On our five- mile walk, no eagle soared or swooped, but we did enjoy the company of a few golden plover, beautiful birds that I had long wished to see: another 'life first', in birder's parlance. Before returning, we stopped at a point where two women had their binoculars trained on the mountainside, and set up our telescope. There, on a branch of a silver birch, we could indistinctly make out not just one but two golden eagles. Nearby was their eyrie, in which a substantial eaglet lurched about.

These were, alas, eagles with little sense of what was expected of them. We hung around for an hour or so, taking it in turn to scrutinise them through the telescope. But they continued to sit there obstinately, like elderly lovers digesting a heavy meal side by side on a sofa. An image of sedentary contentment is not what amateur ornithologists look for when spotting their first golden eagle. A tick could be placed against the species, but it felt like cheating.

And what of that remarkable example of the species homo conservans, our host Sir John Lister-Kaye? Suffice it to say that he opened my eyes both to Scottish social history and to the hideous depredations of man on the environment of his adoptive land. A man of strong views, he nurtures a deep contempt for the 'Balmorality' culture introduced to Scotland by Queen Victoria, which he blames for the perpetuation of the moors as a 'wet desert', and for the devastating overgrazing of the hills by far too many deer and sheep. He is kinder about the Forestry Commission only because it has begun to see the light.
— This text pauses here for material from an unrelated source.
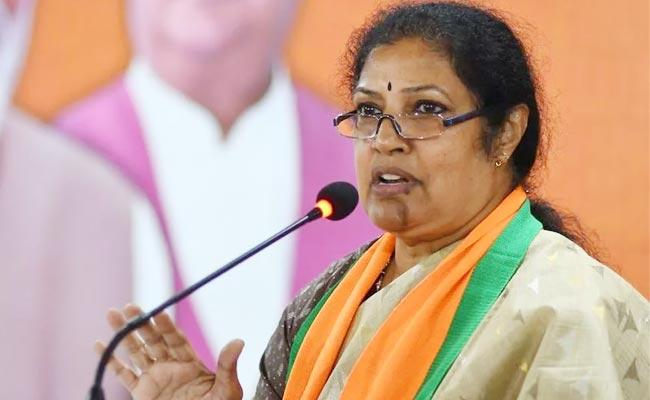 Purandeshwari to quit Andhra BJP chief post?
Sir John is fighting back. The week I was there, he launched - with the help of the Prince of Wales - a scheme to redeem 1.5 million of the 12 million acres of heather by regenerating native birch woods in appropriate sites. He is a tireless proselytiser: 10,000 children have spent time at Aigas. I returned home feeling mentally as well as physically refreshed.

Further information: Costs at Aigas House range from pounds 22 per night B & B to pounds 399 all in for a week with one or more expeditions (mainly bird-watching and wildlife) per day. Aigas House and Field Centre, Aigas, Beauly, Inverness IV4 7AD (0463 782443).